The city of Berkeley is wrapped up in a very Berkeley-esque mixup after a plan to eradicate the ground squirrels and gophers at Cesar Chavez Park was met with an outpouring of backlash. Much to the chagrin of the animal rights groups that stood up for these witless woodland creatures, that outpouring of support only ended up in the city's spam filter.

This whole controversy started back in 2009 when the San Francisco Bay Regional Water Control Board ordered the city of Berkeley to look into thinning out the dray of squirrels at the waterfront park. The squirrels and gophers are literally poking holes in the clay barrier that separates the grassy park and the bay from the "1.9 million tons of residential, industrial and commercial waste" that make up landfill the park is built on. According to the water board, the burrowing may have allowed some toxins to spill out into the bay.

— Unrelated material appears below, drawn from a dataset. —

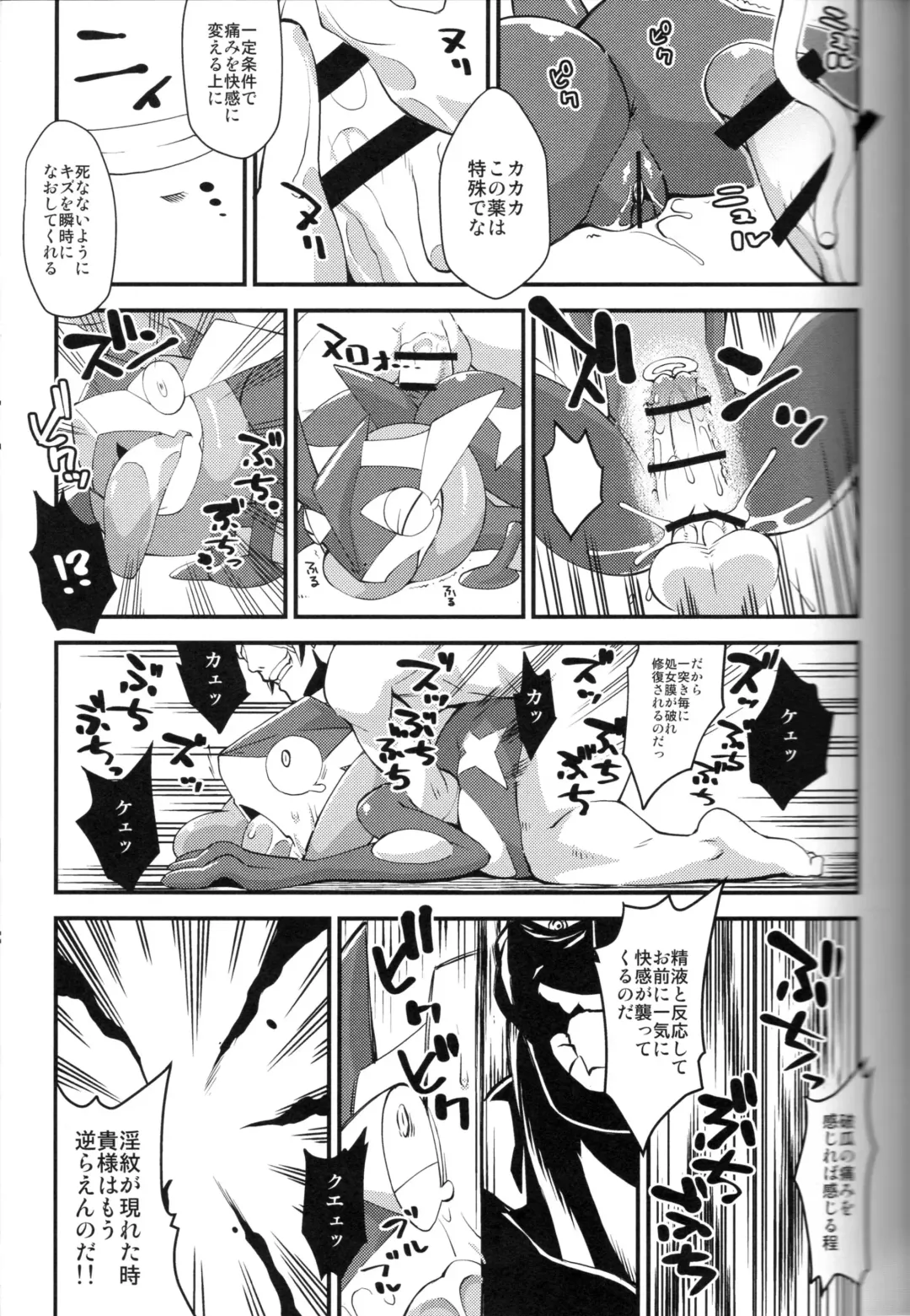 Taimanin Gekkouga Fhentai - Page 52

Naturopathic extermination methods like luring in owls and rodent-eating raptors haven't worked, so the city hired a pest control firm to look into methods that are less dependent on the food chain. The firm hasn't revealed how they planned to kill off the park squirrels, but any threat to the local fauna naturally set off some backlash from local animal rights groups like In Defense of Animals, who organized an email campaign to ask the Berkeley city council members to pardon the rodents.

That email campaign resulted in 81,000 emails — all identical form letters — that were blasted to 14 people in Berkeley's city hall over a week at the end of February and beginning of March. That volume of email set off the spam filter, which automatically deleted them without a trace. From the Chronicle:

"It wasn't 81,000 e-mails. It was one e-mail sent 81,000 times," [City spokesman Matthai] Chakko said, adding that the e-mails could have gummed up the city's network, including police and fire operations. "Staff should have quarantined them, but they deleted them. It was a mistake."

Although the "it got lost in my spam filter" excuse is always a good one, City Manager Christine Daniel apologized to the council for saving them the headache of deleting 81,000 identical emails. But Berkeley's zealous animal rights defenders suspect some foul play:

"I find it awkward, to say the least, that when an animal issue generates so much public interest, the city of Berkeley deletes the public's input," said Anja Heister, a spokeswoman for [In Defense of Animals]. "It strikes us as very suspicious."

Regardless of the email snafu, the local chapter of the Audubon Society claims the plan could also mess with the population of burrowing owls — a "species of special concern." And none of the animals are going anywhere fast. According to City Councilman Kriss Worthington, the whole thing needs to be squirreled away (sorry) while the city can look into alternatives.